Le plus grand défi quand il s’agit de planifier des actions perturbatrices concerne leurs possibles impacts négatifs sur d’autres personnes sous le joug de l’ASFC : telle personne, engagée dans de longs processus bureaucratiques, se trouve devant des portes verrouillées ; telle autre est refoulée en raison de l’annulation des heures de visite au centre de détention, etc. L’enjeu est de tenir compte du fait que le système que nous voulons perturber offre à des gens une manière sécuritaire de franchir les frontières.
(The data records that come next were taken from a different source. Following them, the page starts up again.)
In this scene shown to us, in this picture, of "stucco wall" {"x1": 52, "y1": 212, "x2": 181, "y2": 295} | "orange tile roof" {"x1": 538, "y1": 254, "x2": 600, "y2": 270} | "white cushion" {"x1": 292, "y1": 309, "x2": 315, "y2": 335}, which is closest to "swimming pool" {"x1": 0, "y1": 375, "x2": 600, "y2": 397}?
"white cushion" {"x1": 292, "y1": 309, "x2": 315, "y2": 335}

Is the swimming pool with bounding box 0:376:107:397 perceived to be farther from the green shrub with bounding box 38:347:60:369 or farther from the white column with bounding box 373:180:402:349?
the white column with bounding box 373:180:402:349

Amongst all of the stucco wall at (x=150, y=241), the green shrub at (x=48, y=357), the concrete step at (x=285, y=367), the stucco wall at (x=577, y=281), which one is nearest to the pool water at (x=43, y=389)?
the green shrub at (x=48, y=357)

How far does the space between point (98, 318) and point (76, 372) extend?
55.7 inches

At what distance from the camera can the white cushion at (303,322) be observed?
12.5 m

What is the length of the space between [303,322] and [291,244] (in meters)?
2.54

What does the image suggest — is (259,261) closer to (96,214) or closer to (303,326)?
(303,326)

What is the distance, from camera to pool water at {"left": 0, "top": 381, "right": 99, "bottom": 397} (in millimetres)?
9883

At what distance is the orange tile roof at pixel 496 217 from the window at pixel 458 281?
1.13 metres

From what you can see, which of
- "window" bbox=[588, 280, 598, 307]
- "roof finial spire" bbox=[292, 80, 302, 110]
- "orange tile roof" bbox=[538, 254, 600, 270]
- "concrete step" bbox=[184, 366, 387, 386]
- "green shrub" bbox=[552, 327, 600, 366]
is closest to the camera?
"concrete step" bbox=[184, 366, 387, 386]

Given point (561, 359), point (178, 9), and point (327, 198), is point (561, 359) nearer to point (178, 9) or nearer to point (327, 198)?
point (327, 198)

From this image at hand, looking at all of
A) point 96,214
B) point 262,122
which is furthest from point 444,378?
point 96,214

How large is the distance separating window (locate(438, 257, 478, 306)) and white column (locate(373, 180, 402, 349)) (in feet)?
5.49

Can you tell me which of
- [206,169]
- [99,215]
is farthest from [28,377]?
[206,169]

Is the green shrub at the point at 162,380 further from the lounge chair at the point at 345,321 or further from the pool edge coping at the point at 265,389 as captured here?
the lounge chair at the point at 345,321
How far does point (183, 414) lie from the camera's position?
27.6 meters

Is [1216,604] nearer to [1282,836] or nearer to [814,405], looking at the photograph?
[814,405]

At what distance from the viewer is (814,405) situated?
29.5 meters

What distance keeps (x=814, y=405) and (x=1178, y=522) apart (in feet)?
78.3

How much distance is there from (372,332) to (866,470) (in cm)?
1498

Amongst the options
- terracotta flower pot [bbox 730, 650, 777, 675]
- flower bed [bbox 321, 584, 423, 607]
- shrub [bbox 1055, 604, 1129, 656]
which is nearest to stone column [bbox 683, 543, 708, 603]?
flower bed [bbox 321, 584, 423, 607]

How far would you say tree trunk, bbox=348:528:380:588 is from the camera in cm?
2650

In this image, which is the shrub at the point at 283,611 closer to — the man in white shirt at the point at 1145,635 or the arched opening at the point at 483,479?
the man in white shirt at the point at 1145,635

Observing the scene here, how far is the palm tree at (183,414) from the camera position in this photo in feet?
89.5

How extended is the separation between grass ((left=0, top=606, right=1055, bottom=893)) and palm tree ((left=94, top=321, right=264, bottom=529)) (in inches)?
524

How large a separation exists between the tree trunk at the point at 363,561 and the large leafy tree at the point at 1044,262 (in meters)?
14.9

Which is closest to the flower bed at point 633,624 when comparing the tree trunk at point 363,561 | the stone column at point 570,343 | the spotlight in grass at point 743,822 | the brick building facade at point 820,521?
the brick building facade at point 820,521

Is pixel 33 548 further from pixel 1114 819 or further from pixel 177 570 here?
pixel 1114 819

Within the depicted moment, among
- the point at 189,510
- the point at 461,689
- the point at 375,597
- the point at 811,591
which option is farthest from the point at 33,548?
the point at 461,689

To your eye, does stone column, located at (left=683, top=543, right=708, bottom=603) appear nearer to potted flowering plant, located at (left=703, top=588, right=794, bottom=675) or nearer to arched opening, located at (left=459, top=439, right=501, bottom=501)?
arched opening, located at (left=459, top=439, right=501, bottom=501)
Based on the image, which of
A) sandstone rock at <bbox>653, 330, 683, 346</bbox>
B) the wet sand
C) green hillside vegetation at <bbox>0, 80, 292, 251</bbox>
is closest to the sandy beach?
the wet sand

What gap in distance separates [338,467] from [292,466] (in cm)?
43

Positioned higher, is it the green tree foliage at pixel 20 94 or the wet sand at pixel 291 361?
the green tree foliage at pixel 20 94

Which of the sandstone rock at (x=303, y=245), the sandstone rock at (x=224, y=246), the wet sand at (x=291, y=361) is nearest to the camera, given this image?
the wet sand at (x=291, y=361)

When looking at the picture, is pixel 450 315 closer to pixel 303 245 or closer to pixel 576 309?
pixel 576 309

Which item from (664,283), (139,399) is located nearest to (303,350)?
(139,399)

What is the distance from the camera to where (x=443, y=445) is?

Ces diverses actions font ainsi une place, même brève, à de nouvelles façons de penser et de sentir, à de nouvelles possibilités. Elles préfigurent des changements dans les rapports de pouvoir en mesure de déstabiliser un système de domination. Même devant un fusil − les agent·e·s de l’Agence des services frontaliers portent des armes −, une liberté peut émerger ; partant, de nouveaux possibles pour une réorganisation radicale des relations sociales fondées sur le soin à nous apporter mutuellement, sur l’égalité et la liberté. Comment agissons-nous devant ce fusil ?


[1Pour plus d’informations, voir www.solidarityacrossborders.org/fr.